## BRIEF
Take the lines below from the one with "Zakir Aun Sabir" through the one with "50 inch floor" and retype them exactly. Include nothing else, and no pictures.

## LISTED ENTRIES
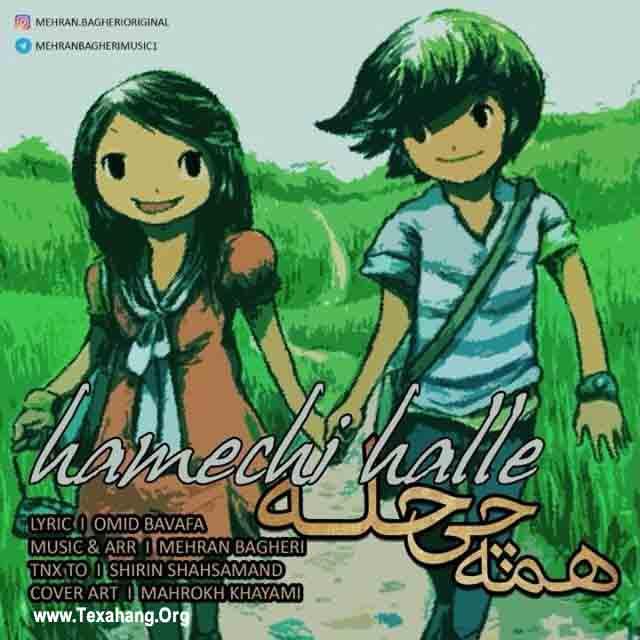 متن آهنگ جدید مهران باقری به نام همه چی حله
...
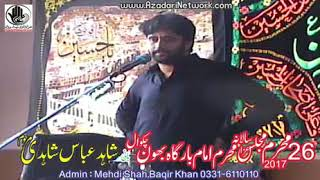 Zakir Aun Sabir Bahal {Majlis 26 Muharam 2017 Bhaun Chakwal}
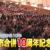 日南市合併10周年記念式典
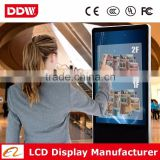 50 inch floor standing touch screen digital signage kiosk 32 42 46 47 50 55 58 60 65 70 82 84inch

## ANSWER BOX
 Zakir Aun Sabir Bahal {Majlis 26 Muharam 2017 Bhaun Chakwal}
 日南市合併10周年記念式典
 50 inch floor standing touch screen digital signage kiosk 32 42 46 47 50 55 58 60 65 70 82 84inch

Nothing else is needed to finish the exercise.